I knew my foot was inside. I felt the grass, not the cushion.

Phil Salt, in a separate post-match interview

Aftermath

SRH were unable to recover from Klaasen's dismissal and lost the match. The post-match conversation was dominated by the catch rather than the result. SRH coaches and management were measured publicly, accepting that the third umpire had ruled within the procedure, while privately requesting a formal review of which angles are routinely included in the third-umpire feed for boundary catches.

The BCCI's umpiring committee was reported to have convened an internal review the following week. No formal sanction was imposed against any official, and no public statement was issued. However, by the time of the Allen-Rathi catch controversy at Eden Gardens nearly three weeks later, BCCI clarifications around boundary-catch protocols had begun to circulate within umpiring channels — a sequence of events many observers read as a direct response to the Klaasen dismissal.

Klaasen himself spoke briefly at the post-match presentation, saying he respected the umpire's decision but that "the angle on the big screen was clear" and that he hoped the protocols would improve. He did not seek a formal hearing — there is no procedural avenue under IPL rules for a batter to challenge a third-umpire decision after the fact.

⚖️ The Verdict

On-field decision upheld; Klaasen out caught for 31(22). Subsequent broadcast angles raised serious doubt about the dismissal, and the BCCI was reported to have reviewed the third-umpire angle-feed protocols, though no formal sanction was imposed.

Legacy & Impact

The Klaasen-Salt catch will be remembered less for the individual dismissal than for the procedural debate it crystallised. The question — should the third umpire have access to every camera angle the broadcaster does, including angles produced after the review window has begun — has been a quiet structural issue in IPL umpiring for years. The Klaasen dismissal made it a public issue, and the BCCI's mid-season clarifications on boundary-catch protocols can be traced directly back to it.

For Heinrich Klaasen the dismissal was the first in a series of controversial catches in his 2026 season — he would be involved in two more disputed boundary takes before the playoffs, in different roles. For Phil Salt, who maintained throughout that his foot had been inside the rope, the catch joined a personal collection of high-profile fielding moments that have made him one of the most-watched outfielders in T20 cricket.

Most enduringly, the case is referenced as Exhibit A in the argument for routine inclusion of the top-down boundary-cushion camera in every third-umpire review feed for catches in the rope-edge zone. That argument, as of the 2026 mid-season, has begun to gain procedural traction inside the BCCI's umpiring committee.

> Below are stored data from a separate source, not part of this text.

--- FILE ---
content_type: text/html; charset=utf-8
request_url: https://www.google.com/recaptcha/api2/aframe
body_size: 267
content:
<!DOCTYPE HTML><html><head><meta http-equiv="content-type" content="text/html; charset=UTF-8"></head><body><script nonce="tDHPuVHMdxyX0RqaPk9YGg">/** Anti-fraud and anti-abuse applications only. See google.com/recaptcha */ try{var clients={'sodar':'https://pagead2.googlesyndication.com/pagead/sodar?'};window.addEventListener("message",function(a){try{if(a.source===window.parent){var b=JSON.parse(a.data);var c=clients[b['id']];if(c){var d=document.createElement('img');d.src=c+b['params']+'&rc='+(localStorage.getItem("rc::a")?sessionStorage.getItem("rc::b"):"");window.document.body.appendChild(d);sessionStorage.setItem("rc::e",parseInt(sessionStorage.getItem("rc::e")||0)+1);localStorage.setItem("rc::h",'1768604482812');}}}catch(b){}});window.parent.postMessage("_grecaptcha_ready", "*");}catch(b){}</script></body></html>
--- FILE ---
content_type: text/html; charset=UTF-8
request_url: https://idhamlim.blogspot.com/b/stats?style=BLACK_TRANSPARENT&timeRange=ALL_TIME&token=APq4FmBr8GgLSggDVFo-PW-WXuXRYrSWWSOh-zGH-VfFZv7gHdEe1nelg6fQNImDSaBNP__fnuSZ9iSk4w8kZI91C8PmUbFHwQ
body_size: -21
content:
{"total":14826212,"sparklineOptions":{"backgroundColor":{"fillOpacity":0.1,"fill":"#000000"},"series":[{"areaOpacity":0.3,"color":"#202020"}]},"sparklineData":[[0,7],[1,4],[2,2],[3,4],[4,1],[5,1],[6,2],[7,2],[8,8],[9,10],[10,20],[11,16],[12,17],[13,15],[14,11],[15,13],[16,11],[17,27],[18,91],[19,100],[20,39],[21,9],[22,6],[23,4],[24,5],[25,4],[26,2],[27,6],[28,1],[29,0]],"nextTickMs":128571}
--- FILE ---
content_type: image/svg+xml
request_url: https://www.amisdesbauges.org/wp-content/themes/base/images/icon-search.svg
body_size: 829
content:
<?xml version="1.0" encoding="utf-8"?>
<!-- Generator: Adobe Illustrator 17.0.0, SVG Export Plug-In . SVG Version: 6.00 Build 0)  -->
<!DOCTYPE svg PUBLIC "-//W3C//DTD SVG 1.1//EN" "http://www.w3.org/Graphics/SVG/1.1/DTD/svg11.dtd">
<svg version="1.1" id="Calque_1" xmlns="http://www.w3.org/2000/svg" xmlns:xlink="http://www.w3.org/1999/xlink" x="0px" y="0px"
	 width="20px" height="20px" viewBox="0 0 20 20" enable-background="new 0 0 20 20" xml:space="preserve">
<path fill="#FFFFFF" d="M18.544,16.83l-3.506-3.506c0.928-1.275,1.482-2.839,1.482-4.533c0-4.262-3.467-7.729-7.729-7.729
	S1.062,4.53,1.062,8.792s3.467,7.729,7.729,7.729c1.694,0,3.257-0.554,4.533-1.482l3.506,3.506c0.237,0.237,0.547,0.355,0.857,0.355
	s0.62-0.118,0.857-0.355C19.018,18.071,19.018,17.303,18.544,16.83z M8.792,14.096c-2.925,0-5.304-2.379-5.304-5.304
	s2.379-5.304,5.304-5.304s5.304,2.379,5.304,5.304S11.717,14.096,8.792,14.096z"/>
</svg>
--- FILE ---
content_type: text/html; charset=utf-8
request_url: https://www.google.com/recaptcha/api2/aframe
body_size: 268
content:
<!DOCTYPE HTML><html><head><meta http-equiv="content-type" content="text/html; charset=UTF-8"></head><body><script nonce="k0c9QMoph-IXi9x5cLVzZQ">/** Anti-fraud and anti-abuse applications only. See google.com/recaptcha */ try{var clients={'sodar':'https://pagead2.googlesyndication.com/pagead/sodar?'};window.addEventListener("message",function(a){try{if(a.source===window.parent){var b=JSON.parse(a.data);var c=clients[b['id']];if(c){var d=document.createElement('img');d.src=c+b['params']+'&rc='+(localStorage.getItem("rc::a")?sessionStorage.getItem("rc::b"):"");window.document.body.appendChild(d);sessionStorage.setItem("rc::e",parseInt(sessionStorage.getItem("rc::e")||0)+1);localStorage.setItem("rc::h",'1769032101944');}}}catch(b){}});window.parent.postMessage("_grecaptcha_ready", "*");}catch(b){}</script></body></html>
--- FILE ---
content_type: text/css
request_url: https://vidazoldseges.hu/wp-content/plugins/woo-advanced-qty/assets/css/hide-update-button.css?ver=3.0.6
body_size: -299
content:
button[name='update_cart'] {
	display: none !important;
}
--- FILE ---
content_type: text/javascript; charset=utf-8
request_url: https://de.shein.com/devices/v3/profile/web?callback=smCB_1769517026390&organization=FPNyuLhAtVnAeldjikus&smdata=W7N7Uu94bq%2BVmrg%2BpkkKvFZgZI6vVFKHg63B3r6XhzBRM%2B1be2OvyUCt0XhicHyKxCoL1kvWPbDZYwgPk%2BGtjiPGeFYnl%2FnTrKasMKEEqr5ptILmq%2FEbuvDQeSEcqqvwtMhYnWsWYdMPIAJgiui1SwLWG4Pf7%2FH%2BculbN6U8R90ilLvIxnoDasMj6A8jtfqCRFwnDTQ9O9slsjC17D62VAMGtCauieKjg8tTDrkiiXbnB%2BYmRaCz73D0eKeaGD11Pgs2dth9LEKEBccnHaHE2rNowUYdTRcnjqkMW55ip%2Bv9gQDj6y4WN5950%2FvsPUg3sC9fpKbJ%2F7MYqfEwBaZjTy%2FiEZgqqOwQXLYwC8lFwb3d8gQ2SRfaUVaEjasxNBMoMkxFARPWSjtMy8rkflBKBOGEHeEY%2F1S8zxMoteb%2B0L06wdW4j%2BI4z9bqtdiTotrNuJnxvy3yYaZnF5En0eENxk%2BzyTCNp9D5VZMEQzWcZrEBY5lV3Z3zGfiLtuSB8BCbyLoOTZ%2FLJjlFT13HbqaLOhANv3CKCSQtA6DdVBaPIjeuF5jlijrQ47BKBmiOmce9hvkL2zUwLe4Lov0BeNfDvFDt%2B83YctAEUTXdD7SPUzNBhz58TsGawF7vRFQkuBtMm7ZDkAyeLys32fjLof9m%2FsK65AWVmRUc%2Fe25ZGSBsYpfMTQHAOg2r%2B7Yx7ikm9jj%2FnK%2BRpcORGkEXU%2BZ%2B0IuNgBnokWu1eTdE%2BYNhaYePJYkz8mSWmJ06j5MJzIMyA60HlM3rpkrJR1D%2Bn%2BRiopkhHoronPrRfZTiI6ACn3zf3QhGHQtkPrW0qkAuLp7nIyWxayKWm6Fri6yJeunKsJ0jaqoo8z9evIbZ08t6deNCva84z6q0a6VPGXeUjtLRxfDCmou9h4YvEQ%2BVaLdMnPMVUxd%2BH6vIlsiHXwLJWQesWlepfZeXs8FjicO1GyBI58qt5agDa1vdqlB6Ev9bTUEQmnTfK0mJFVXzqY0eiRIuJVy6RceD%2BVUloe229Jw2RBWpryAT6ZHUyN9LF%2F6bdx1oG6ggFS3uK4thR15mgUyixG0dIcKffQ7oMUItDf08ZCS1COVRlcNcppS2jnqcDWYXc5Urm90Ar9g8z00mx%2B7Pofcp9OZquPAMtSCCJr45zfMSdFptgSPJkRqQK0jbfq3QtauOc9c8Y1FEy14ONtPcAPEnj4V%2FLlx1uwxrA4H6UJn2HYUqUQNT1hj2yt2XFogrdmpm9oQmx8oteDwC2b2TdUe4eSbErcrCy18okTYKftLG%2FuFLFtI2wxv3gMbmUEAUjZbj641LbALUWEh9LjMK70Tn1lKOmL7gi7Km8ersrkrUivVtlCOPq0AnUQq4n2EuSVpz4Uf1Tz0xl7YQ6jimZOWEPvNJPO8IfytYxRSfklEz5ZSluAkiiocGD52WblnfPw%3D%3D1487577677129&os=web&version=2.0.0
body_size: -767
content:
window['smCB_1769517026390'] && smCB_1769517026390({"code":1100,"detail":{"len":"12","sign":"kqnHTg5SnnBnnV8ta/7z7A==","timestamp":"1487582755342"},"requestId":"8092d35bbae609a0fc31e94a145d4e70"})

Frequently Asked Questions

Was Heinrich Klaasen actually out?
Formally, yes — third umpire Rohan Pandit ruled the catch fair on the basis that there was no conclusive evidence Salt's foot had touched the rope. Subsequent broadcast angles, particularly the top-down view of the boundary cushion, raised serious doubt and led commentators including Michael Vaughan to publicly disagree with the decision. The formal ruling has not been overturned.
Why didn't the third umpire see the top-down angle?
The angle was not part of the standard feed provided to the third umpire during the review window. Cricket's third-umpire process restricts review to angles fed to the official's monitor; broadcasters often produce additional angles after the review has concluded. The Klaasen dismissal is widely cited as evidence that this procedural gap needs to be closed.
Was Klaasen punished for arguing with the fourth umpire?
No formal sanction was imposed. Match officials reported the lingering at the boundary rope and the verbal exchange, but the IPL's match referee did not pursue a Code of Conduct charge, judging that Klaasen had not crossed the threshold for an audible-obscenity or dissent breach.
Did the BCCI change anything in response?
No formal rule change was announced. However, internal umpiring protocols around boundary catches began to be revisited in the weeks after the dismissal, and by the time of the later Finn Allen catch controversy at Eden Gardens, the BCCI was issuing clarifications urging on-field umpires to default to third-umpire referrals for any boundary-edge catch.